§ TASK TO CARRY OUT:
Reproduce every line of the data below word for word, omitting the pictures.
Begin AVAILABLE DATA
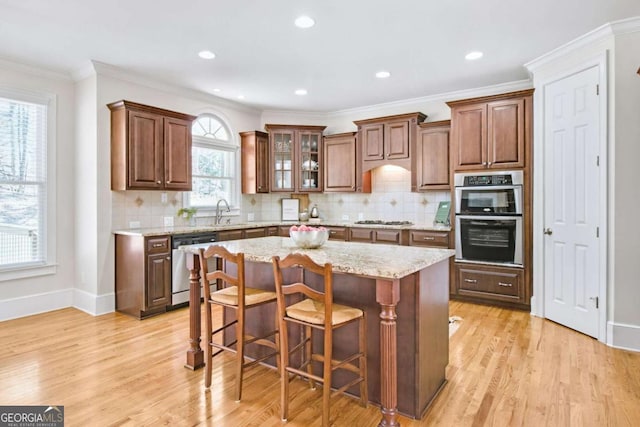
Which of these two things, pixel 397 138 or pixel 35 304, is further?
pixel 397 138

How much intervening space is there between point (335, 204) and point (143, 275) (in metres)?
3.30

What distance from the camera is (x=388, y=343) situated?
1.99 meters

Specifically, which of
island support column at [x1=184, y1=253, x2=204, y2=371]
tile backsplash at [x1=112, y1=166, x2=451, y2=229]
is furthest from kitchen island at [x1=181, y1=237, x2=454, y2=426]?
tile backsplash at [x1=112, y1=166, x2=451, y2=229]

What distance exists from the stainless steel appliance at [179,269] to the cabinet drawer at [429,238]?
→ 270 cm

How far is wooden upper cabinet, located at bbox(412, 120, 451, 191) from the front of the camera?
492cm

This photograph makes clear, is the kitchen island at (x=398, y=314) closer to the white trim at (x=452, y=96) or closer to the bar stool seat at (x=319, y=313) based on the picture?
the bar stool seat at (x=319, y=313)

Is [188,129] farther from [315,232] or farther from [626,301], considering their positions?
[626,301]

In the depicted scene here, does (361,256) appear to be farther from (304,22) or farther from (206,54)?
(206,54)

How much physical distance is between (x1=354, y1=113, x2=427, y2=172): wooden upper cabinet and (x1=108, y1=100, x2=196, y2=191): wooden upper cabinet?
8.35ft

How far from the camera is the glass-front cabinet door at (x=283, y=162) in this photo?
19.6 feet

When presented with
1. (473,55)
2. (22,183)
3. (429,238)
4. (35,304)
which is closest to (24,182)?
(22,183)

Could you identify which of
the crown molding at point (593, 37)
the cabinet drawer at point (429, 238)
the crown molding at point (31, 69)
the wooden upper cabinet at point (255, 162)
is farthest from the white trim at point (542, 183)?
the crown molding at point (31, 69)

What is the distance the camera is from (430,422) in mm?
2109

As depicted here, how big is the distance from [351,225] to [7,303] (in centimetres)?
413
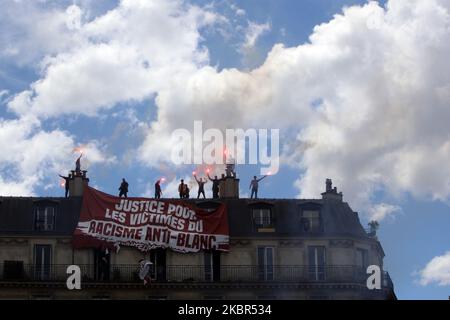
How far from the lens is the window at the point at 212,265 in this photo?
273 ft

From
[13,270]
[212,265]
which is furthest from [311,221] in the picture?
[13,270]

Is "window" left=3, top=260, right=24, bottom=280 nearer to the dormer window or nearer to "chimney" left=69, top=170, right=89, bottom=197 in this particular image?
the dormer window

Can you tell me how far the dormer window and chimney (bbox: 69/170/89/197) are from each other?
2259 mm

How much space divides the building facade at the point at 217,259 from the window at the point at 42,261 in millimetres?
76

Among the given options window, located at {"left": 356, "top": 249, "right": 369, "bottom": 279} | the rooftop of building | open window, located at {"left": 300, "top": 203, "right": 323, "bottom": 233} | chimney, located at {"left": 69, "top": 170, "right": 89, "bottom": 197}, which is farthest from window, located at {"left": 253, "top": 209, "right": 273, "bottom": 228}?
chimney, located at {"left": 69, "top": 170, "right": 89, "bottom": 197}

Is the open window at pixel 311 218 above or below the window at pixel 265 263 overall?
above

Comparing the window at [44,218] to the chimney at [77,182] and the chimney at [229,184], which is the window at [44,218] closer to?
the chimney at [77,182]

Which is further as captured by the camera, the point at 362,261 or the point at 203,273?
the point at 362,261

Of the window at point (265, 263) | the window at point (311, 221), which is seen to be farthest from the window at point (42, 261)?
the window at point (311, 221)

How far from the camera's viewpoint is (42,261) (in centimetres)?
8238

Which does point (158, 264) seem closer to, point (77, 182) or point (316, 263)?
point (77, 182)

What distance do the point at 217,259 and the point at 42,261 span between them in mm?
13398

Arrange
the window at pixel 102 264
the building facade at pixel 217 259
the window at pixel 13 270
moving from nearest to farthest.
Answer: the window at pixel 13 270 → the building facade at pixel 217 259 → the window at pixel 102 264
End AVAILABLE DATA
§ ANSWER FOR THIS EXERCISE:
Which of these two things, pixel 397 138 or pixel 35 304, is further?
pixel 397 138

How much intervening space is there between point (335, 204) and point (143, 275) (in metres)?
3.30

What distance from the camera is (x=388, y=343) situated?
1.99 meters

Specifically, which of
island support column at [x1=184, y1=253, x2=204, y2=371]
tile backsplash at [x1=112, y1=166, x2=451, y2=229]
is furthest from kitchen island at [x1=181, y1=237, x2=454, y2=426]?
tile backsplash at [x1=112, y1=166, x2=451, y2=229]

What distance exists from the stainless steel appliance at [179,269] to the cabinet drawer at [429,238]?
→ 270 cm

How far is wooden upper cabinet, located at bbox(412, 120, 451, 191) from the front of the camera?
492cm

This photograph makes clear, is the kitchen island at (x=398, y=314) closer to the white trim at (x=452, y=96) or closer to the bar stool seat at (x=319, y=313) based on the picture?
the bar stool seat at (x=319, y=313)

Is [188,129] farther from [315,232] or farther from [626,301], considering their positions?
[626,301]

In the depicted scene here, does (361,256) appear to be farther from (304,22) or farther from (206,54)?
(206,54)

How much physical distance is between (x1=354, y1=113, x2=427, y2=172): wooden upper cabinet and (x1=108, y1=100, x2=196, y2=191): wooden upper cabinet?
8.35ft

How far from the camera is the glass-front cabinet door at (x=283, y=162) in this photo?
19.6 feet

When presented with
1. (473,55)
2. (22,183)
3. (429,238)
4. (35,304)
which is closest to (24,182)?
(22,183)

Could you identify which of
the crown molding at point (593, 37)
the cabinet drawer at point (429, 238)
the crown molding at point (31, 69)
the wooden upper cabinet at point (255, 162)
is farthest from the white trim at point (542, 183)?
the crown molding at point (31, 69)

What is the distance the camera is from (430,422) in mm?
2109

As depicted here, how big is the distance from [351,225] to [7,303] (in centimetres)?
413
How far from the lens is the window at the point at 212,265 in this photo?
273 ft

From
[13,270]
[212,265]
which is furthest from [311,221] in the picture?
[13,270]

Is "window" left=3, top=260, right=24, bottom=280 nearer to the dormer window or nearer to "chimney" left=69, top=170, right=89, bottom=197 in this particular image?
the dormer window

Can you tell me how far the dormer window and chimney (bbox: 69/170/89/197) are from each other?
2259 mm

How much space divides the building facade at the point at 217,259 from the window at the point at 42,261 in millimetres?
76

Among the given options window, located at {"left": 356, "top": 249, "right": 369, "bottom": 279} | the rooftop of building | open window, located at {"left": 300, "top": 203, "right": 323, "bottom": 233} | chimney, located at {"left": 69, "top": 170, "right": 89, "bottom": 197}, which is farthest from window, located at {"left": 253, "top": 209, "right": 273, "bottom": 228}?
chimney, located at {"left": 69, "top": 170, "right": 89, "bottom": 197}

Is the open window at pixel 311 218 above or below the window at pixel 265 263 overall?
above

Comparing the window at [44,218] to the chimney at [77,182] and the chimney at [229,184], which is the window at [44,218] closer to?
the chimney at [77,182]

Which is further as captured by the camera, the point at 362,261 or the point at 203,273?
the point at 362,261

Of the window at point (265, 263) | the window at point (311, 221), which is seen to be farthest from the window at point (42, 261)?
the window at point (311, 221)

How far from the camera's viewpoint is (42,261) (in centimetres)?
8238

Which does point (158, 264) seem closer to, point (77, 182) or point (316, 263)?
point (77, 182)

What distance do the point at 217,259 and the point at 42,261 span between them in mm?
13398

Arrange
the window at pixel 102 264
the building facade at pixel 217 259
the window at pixel 13 270
moving from nearest to farthest.
Answer: the window at pixel 13 270 → the building facade at pixel 217 259 → the window at pixel 102 264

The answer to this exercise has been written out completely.